>> start MATERIAL FOR THE TASK

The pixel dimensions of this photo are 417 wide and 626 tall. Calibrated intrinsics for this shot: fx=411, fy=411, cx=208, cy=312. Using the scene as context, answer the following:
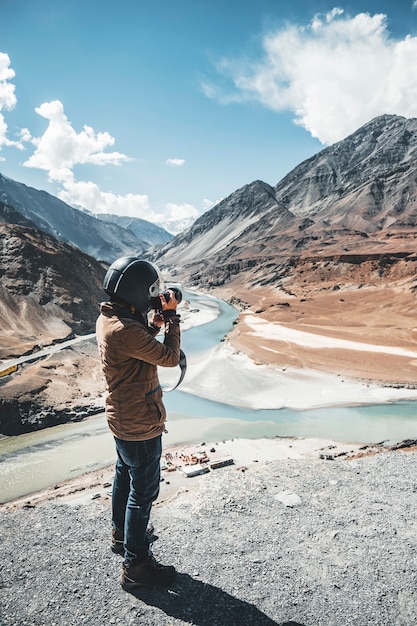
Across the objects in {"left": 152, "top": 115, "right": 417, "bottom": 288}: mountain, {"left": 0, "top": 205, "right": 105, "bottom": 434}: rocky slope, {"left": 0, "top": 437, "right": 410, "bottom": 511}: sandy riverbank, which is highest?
{"left": 152, "top": 115, "right": 417, "bottom": 288}: mountain

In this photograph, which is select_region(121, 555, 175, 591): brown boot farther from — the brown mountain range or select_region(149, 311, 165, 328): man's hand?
the brown mountain range

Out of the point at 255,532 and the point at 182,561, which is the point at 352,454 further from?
the point at 182,561

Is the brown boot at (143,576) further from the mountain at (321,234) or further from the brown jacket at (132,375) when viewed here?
the mountain at (321,234)

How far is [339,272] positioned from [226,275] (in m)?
43.7

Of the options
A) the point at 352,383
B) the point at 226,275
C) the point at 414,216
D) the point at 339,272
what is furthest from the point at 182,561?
the point at 414,216

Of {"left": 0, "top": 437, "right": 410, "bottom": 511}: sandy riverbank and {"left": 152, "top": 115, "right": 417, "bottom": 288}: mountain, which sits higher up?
{"left": 152, "top": 115, "right": 417, "bottom": 288}: mountain

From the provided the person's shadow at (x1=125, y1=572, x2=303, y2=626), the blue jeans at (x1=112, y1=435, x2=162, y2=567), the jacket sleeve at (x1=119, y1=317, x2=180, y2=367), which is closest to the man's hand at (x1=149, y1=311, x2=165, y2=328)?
the jacket sleeve at (x1=119, y1=317, x2=180, y2=367)

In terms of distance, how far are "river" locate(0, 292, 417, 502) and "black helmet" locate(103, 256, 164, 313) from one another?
14690 mm

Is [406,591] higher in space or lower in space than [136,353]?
lower

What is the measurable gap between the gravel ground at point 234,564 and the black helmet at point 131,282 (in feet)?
10.2

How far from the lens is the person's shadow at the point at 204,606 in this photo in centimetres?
410

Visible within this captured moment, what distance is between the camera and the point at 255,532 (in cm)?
604

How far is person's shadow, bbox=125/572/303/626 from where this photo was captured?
4102 millimetres

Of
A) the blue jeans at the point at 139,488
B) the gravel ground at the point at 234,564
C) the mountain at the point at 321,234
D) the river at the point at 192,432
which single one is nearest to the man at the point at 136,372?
the blue jeans at the point at 139,488
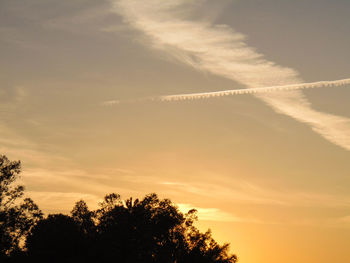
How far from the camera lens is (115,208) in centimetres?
10888

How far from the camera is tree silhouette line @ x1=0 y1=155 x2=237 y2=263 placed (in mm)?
101125

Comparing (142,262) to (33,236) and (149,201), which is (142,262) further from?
(33,236)

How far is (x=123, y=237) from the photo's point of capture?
102m

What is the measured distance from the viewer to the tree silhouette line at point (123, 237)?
101 metres

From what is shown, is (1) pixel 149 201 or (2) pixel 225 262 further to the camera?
(2) pixel 225 262

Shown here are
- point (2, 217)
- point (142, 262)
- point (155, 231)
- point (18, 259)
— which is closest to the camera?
point (2, 217)

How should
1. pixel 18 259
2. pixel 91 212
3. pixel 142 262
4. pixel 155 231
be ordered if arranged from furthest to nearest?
pixel 91 212, pixel 155 231, pixel 142 262, pixel 18 259

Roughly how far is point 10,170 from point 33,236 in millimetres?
41926

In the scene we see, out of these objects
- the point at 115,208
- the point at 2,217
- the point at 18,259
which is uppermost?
the point at 115,208

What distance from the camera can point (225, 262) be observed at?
119750 millimetres

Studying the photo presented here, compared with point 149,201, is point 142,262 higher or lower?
lower

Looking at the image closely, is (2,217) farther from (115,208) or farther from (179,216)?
(179,216)

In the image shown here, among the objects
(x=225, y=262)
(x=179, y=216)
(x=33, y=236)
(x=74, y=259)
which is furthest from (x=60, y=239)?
(x=225, y=262)

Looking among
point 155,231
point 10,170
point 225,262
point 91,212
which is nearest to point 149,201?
point 155,231
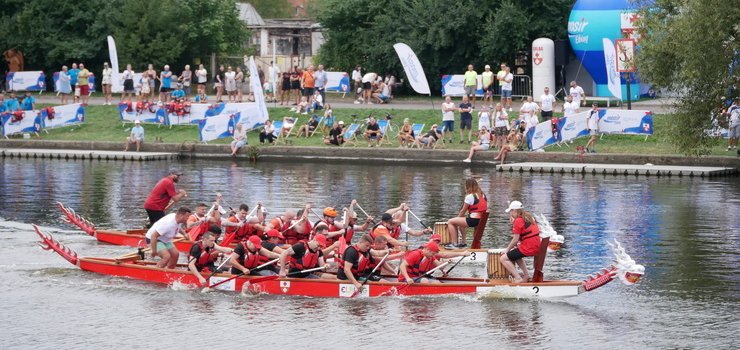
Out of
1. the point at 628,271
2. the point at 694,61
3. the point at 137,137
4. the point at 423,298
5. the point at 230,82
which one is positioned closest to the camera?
the point at 628,271

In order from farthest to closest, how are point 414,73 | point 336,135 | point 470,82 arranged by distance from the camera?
1. point 470,82
2. point 414,73
3. point 336,135

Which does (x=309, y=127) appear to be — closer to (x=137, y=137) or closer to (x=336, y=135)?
(x=336, y=135)

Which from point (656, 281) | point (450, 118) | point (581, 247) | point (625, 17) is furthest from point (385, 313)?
point (625, 17)

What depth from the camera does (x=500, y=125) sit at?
45.7 m

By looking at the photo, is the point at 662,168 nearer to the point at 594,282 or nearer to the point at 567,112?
the point at 567,112

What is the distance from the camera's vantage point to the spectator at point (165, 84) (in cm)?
5462

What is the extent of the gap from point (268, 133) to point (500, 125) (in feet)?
29.2

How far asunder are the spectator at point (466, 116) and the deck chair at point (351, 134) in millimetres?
4071

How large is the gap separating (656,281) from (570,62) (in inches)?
1292

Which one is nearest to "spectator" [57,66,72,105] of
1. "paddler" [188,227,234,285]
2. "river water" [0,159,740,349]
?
"river water" [0,159,740,349]

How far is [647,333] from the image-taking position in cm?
2089

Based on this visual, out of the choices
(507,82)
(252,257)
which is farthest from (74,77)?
(252,257)

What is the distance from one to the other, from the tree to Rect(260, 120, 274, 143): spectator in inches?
560

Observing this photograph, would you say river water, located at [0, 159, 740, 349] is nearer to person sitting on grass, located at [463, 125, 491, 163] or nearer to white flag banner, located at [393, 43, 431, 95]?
person sitting on grass, located at [463, 125, 491, 163]
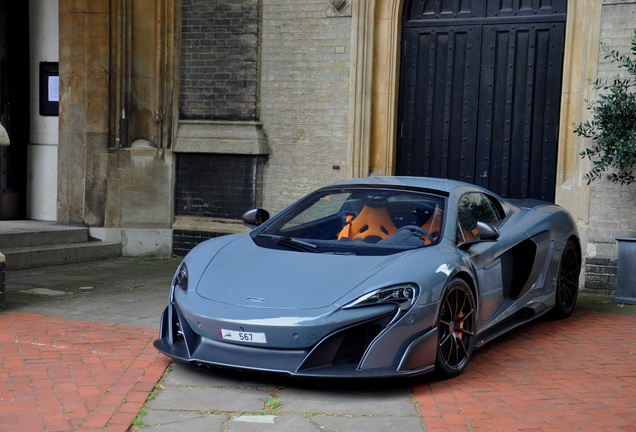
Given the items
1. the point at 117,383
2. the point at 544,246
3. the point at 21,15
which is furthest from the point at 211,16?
the point at 117,383

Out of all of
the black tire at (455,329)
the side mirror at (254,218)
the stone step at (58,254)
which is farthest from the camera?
the stone step at (58,254)

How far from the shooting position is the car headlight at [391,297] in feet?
18.2

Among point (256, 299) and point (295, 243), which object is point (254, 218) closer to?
point (295, 243)

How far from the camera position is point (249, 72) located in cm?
1219

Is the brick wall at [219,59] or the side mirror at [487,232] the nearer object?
the side mirror at [487,232]

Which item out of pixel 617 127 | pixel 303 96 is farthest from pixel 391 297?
pixel 303 96

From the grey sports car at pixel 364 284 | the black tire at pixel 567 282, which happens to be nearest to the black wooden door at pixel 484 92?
the black tire at pixel 567 282

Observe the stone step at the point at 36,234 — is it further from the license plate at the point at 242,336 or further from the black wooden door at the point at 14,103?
the license plate at the point at 242,336

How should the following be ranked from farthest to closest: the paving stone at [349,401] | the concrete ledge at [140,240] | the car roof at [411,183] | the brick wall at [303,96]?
the concrete ledge at [140,240] < the brick wall at [303,96] < the car roof at [411,183] < the paving stone at [349,401]

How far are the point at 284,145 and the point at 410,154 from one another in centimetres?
164

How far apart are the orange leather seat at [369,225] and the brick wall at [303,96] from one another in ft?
16.3

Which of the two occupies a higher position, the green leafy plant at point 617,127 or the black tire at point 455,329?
the green leafy plant at point 617,127

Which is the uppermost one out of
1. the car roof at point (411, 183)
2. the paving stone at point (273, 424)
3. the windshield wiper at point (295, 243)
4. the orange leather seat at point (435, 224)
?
the car roof at point (411, 183)

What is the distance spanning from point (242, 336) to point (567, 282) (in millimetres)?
3908
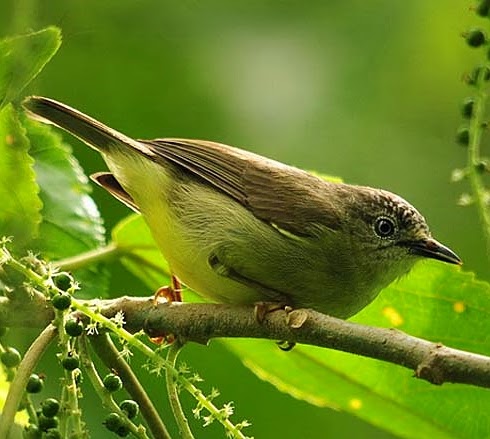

>> end MATERIAL FOR THE TASK

■ WHAT YOU HAVE TO DO: Copy out every line of the records above word for word, omitting the pictures.

■ RESPONSE TO THE EXERCISE:
The pixel dimensions of this photo are 417 wide and 626 tall. Calibrated intrinsics for this shot: fx=411, fy=411, cx=208, cy=312. Using the scene as context, answer the following:
Across the objects in {"left": 152, "top": 115, "right": 417, "bottom": 288}: mountain, {"left": 0, "top": 205, "right": 105, "bottom": 434}: rocky slope, {"left": 0, "top": 437, "right": 410, "bottom": 511}: sandy riverbank, which is highest?
{"left": 152, "top": 115, "right": 417, "bottom": 288}: mountain

In this photograph, which is select_region(121, 555, 175, 591): brown boot farther from — the brown mountain range or select_region(149, 311, 165, 328): man's hand?
the brown mountain range

Out of the point at 255,532 and the point at 182,561, which is the point at 352,454 further from?
the point at 182,561

Is the brown boot at (143,576) further from the mountain at (321,234) or further from the brown jacket at (132,375) when viewed here?
the mountain at (321,234)

How far is [339,272] positioned from [226,275] (in m)?
43.7

Of the options
A) the point at 352,383
B) the point at 226,275
C) the point at 414,216
D) the point at 339,272
what is furthest from the point at 182,561?
the point at 414,216

Of {"left": 0, "top": 437, "right": 410, "bottom": 511}: sandy riverbank and {"left": 152, "top": 115, "right": 417, "bottom": 288}: mountain, which sits higher up?
{"left": 152, "top": 115, "right": 417, "bottom": 288}: mountain

From the provided the person's shadow at (x1=125, y1=572, x2=303, y2=626), the blue jeans at (x1=112, y1=435, x2=162, y2=567), the jacket sleeve at (x1=119, y1=317, x2=180, y2=367), which is closest to the man's hand at (x1=149, y1=311, x2=165, y2=328)?
the jacket sleeve at (x1=119, y1=317, x2=180, y2=367)

In terms of distance, how far are "river" locate(0, 292, 417, 502) and "black helmet" locate(103, 256, 164, 313) from one another?
14690 mm

Is [406,591] higher in space or lower in space than [136,353]?
lower

What is the measurable gap between the gravel ground at point 234,564 and the black helmet at point 131,282 (in feet)?
10.2

How far from the lens is the person's shadow at the point at 204,606 in this photo in centimetres?
410

Visible within this captured moment, what distance is between the camera and the point at 255,532 (in cm)?
604

How far is person's shadow, bbox=125/572/303/626 from where this photo was captured?
4102 millimetres

Of
A) the blue jeans at the point at 139,488
B) the gravel ground at the point at 234,564
C) the mountain at the point at 321,234
D) the river at the point at 192,432
which single one is nearest to the man at the point at 136,372?
the blue jeans at the point at 139,488
How far from the camera lens is (115,208) in centimetres?
10888

How far from the camera is tree silhouette line @ x1=0 y1=155 x2=237 y2=263 placed (in mm)?
101125

Comparing (142,262) to (33,236) and (149,201), which is (142,262) further from?
(33,236)

How far is (x=123, y=237) from the photo's point of capture?
102m

What is the measured distance from the viewer to the tree silhouette line at point (123, 237)?
101 metres

From what is shown, is (1) pixel 149 201 or (2) pixel 225 262 further to the camera?
(2) pixel 225 262

Shown here are
- point (2, 217)
- point (142, 262)
- point (155, 231)
- point (18, 259)
— which is closest to the camera?
point (2, 217)

How should
1. pixel 18 259
2. pixel 91 212
3. pixel 142 262
4. pixel 155 231
be ordered if arranged from furthest to nearest?
pixel 91 212, pixel 155 231, pixel 142 262, pixel 18 259

Roughly how far is point 10,170 from point 33,236 in millimetres?
41926

In the scene we see, out of these objects
- the point at 115,208
- the point at 2,217
- the point at 18,259
which is uppermost?
the point at 115,208

What distance from the camera can point (225, 262) be observed at?
119750 millimetres

Studying the photo presented here, compared with point 149,201, is point 142,262 higher or lower?
lower

Looking at the image closely, is (2,217) farther from (115,208) or farther from (179,216)?
(179,216)

In the image shown here, among the objects
(x=225, y=262)
(x=179, y=216)
(x=33, y=236)
(x=74, y=259)
which is furthest from (x=60, y=239)?
(x=225, y=262)

Looking among
point 155,231
point 10,170
point 225,262
point 91,212
which is nearest to point 149,201?
point 155,231
Out of
1. the point at 628,271
2. the point at 694,61
3. the point at 137,137
4. the point at 423,298
5. the point at 230,82
which one is positioned closest to the camera?
the point at 628,271

In order from farthest to closest, how are point 414,73 | point 336,135 | point 470,82 arranged by distance from the camera?
1. point 470,82
2. point 414,73
3. point 336,135

Which does (x=309, y=127) appear to be — closer to (x=137, y=137) or closer to (x=336, y=135)?
(x=336, y=135)

Which from point (656, 281) | point (450, 118) | point (581, 247) | point (625, 17) is furthest from point (385, 313)?
point (625, 17)

What depth from the camera does (x=500, y=125) sit at?
45.7 m

By looking at the photo, is the point at 662,168 nearer to the point at 594,282 or nearer to the point at 567,112?
the point at 567,112

What is the distance from the camera's vantage point to the spectator at point (165, 84) (in cm)?
5462

What is the extent of the gap from point (268, 133) to point (500, 125) (in feet)?
29.2

How far asunder are the spectator at point (466, 116) and the deck chair at point (351, 134) in millimetres?
4071

How large is the gap separating (656,281) from (570,62) (in inches)?
1292

Which one is nearest to "spectator" [57,66,72,105] of
1. "paddler" [188,227,234,285]
2. "river water" [0,159,740,349]
?
"river water" [0,159,740,349]

How far is [647,333] from the image-taking position in cm?
2089

Based on this visual, out of the choices
(507,82)
(252,257)
which is farthest from (74,77)?
(252,257)

What is the distance from one to the other, from the tree to Rect(260, 120, 274, 143): spectator in inches?
560

Observing this photograph, would you say river water, located at [0, 159, 740, 349] is nearer to person sitting on grass, located at [463, 125, 491, 163] or nearer to white flag banner, located at [393, 43, 431, 95]?
person sitting on grass, located at [463, 125, 491, 163]
Given the items
1. the point at 117,383
2. the point at 544,246
3. the point at 21,15
which is furthest from the point at 211,16?
the point at 117,383

Out of all of
the black tire at (455,329)
the side mirror at (254,218)
the stone step at (58,254)
which is farthest from the camera?
the stone step at (58,254)

How far from the shooting position is the car headlight at [391,297] in feet?
18.2

Among point (256, 299) and point (295, 243), which object is point (254, 218) closer to?
point (295, 243)

How far from the camera position is point (249, 72) located in cm?
1219

Is the brick wall at [219,59] or the side mirror at [487,232] the nearer object?
the side mirror at [487,232]

Which item out of pixel 617 127 | pixel 303 96 is farthest from pixel 391 297?
pixel 303 96

From the grey sports car at pixel 364 284 | the black tire at pixel 567 282, which happens to be nearest to the black wooden door at pixel 484 92?
the black tire at pixel 567 282

Observe the stone step at the point at 36,234 — is it further from the license plate at the point at 242,336 or further from the black wooden door at the point at 14,103?
the license plate at the point at 242,336

How should the following be ranked from farthest to closest: the paving stone at [349,401] | the concrete ledge at [140,240] | the car roof at [411,183] | the brick wall at [303,96]?
the concrete ledge at [140,240] < the brick wall at [303,96] < the car roof at [411,183] < the paving stone at [349,401]

How far are the point at 284,145 and the point at 410,154 from one another in centimetres?
164

How far apart are the orange leather seat at [369,225] and the brick wall at [303,96] from one another in ft?
16.3

Which of the two occupies a higher position, the green leafy plant at point 617,127 or the black tire at point 455,329?
the green leafy plant at point 617,127

Which is the uppermost one out of
1. the car roof at point (411, 183)
2. the paving stone at point (273, 424)
3. the windshield wiper at point (295, 243)
4. the orange leather seat at point (435, 224)
?
the car roof at point (411, 183)

What is the distance spanning from point (242, 336) to point (567, 282) (in millimetres)?
3908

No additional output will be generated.